» PROBLEM TO SOLVE
In the records that follow, show each line where the word "Capricornis" is present.
DATA IN THIS EXERCISE section start
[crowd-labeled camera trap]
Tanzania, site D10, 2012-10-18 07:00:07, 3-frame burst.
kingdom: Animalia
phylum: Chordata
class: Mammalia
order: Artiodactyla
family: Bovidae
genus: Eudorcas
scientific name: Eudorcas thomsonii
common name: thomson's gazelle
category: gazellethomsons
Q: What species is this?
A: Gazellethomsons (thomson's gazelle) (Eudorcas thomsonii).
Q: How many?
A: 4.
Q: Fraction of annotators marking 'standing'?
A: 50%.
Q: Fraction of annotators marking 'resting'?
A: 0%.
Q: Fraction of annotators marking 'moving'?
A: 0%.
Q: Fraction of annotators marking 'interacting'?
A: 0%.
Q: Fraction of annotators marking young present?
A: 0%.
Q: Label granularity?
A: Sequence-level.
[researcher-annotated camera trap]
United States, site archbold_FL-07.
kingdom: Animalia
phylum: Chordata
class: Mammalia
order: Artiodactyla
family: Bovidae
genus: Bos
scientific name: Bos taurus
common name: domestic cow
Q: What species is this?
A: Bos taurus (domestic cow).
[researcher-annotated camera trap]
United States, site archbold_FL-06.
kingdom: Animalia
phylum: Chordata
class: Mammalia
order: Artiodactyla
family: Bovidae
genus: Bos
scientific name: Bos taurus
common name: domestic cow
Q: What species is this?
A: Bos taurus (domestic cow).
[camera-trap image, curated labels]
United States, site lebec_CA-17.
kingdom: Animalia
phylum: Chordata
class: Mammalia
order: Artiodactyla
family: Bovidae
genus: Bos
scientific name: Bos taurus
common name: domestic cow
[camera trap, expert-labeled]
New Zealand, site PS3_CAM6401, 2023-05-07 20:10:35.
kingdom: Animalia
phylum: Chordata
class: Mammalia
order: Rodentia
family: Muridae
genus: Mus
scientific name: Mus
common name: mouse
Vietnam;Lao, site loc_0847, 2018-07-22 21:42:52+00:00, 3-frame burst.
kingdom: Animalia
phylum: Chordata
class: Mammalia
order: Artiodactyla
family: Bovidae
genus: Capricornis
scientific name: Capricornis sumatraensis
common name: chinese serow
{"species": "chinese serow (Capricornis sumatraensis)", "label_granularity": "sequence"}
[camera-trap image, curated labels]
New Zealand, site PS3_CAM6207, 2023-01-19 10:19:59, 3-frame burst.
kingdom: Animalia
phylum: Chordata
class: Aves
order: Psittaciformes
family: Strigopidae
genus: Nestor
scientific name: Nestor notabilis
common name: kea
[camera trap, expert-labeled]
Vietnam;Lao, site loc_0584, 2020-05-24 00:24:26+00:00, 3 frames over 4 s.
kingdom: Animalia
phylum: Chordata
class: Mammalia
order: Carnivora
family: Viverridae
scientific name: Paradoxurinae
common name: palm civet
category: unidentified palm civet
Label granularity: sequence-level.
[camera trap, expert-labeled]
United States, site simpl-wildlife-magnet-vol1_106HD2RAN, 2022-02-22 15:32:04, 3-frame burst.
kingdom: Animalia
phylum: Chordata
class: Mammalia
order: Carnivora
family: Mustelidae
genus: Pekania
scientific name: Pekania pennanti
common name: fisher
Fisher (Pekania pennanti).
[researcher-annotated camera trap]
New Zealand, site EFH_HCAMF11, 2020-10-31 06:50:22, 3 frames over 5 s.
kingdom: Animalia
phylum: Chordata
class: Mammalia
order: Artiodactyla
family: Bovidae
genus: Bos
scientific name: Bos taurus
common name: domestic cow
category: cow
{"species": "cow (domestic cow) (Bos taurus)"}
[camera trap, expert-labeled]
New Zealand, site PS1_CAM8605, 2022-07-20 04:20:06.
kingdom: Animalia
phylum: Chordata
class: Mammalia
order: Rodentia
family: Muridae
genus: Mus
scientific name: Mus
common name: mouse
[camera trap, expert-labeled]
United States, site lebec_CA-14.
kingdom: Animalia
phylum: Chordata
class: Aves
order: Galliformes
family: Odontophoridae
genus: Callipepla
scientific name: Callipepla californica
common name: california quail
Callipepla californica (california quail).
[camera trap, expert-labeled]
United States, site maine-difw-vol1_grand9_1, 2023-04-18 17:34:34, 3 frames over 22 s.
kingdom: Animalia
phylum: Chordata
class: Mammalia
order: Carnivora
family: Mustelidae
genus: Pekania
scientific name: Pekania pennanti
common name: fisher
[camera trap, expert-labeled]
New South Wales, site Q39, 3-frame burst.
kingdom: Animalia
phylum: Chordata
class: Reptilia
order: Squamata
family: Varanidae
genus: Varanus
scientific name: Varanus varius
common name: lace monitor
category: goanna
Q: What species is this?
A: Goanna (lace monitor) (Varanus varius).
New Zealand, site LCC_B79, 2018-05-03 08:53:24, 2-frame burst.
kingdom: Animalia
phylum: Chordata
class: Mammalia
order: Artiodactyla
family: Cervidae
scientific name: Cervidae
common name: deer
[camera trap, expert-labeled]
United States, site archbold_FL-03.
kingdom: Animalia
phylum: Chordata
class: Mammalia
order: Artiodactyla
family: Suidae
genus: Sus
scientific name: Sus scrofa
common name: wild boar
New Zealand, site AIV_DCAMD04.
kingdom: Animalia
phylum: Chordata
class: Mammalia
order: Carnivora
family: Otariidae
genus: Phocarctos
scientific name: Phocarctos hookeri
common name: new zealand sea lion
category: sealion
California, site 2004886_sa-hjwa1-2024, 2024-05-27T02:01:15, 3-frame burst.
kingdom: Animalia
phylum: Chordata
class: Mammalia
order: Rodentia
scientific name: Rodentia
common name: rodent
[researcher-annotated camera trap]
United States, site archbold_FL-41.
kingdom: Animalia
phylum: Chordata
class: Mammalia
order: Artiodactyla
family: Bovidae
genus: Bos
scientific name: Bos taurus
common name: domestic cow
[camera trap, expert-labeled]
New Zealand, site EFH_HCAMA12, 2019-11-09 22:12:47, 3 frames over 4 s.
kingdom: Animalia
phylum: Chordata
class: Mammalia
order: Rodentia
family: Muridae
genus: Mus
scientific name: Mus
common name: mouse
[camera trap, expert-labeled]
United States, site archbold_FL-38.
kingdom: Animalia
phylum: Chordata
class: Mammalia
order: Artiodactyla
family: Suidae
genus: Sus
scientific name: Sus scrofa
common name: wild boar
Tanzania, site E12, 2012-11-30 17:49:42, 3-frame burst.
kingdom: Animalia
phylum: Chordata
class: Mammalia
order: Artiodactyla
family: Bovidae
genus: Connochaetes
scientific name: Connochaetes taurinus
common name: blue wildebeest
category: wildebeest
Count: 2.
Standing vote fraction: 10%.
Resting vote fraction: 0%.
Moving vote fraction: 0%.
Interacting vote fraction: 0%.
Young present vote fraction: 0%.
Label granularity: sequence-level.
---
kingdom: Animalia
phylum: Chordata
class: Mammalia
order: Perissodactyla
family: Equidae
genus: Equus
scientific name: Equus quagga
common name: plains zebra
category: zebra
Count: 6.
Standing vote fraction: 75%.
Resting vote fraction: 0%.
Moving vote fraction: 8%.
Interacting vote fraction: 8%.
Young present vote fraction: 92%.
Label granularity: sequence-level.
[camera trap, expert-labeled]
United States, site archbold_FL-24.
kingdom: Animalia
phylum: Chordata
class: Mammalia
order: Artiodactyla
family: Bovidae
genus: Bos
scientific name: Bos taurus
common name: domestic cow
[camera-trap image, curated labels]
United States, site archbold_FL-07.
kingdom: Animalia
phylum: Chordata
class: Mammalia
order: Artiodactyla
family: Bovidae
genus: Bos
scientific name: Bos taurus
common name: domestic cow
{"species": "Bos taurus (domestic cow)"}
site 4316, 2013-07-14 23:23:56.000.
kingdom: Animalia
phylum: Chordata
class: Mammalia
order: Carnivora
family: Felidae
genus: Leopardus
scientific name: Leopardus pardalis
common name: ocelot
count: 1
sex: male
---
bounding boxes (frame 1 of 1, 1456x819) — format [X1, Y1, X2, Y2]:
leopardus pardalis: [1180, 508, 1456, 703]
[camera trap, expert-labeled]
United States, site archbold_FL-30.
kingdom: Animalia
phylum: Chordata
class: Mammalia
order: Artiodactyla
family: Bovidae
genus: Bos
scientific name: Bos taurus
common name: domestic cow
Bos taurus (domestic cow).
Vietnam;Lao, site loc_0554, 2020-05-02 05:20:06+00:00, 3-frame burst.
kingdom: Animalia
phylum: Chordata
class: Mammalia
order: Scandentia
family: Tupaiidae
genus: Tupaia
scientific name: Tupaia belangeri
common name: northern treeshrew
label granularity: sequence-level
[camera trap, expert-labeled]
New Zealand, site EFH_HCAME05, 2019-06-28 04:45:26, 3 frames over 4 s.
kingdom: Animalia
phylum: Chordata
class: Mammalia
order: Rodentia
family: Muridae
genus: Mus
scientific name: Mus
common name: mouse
DATA IN THIS EXERCISE section end
» RESPONSE BELOW
genus: Capricornis
scientific name: Capricornis sumatraensis
{"species": "chinese serow (Capricornis sumatraensis)", "label_granularity": "sequence"}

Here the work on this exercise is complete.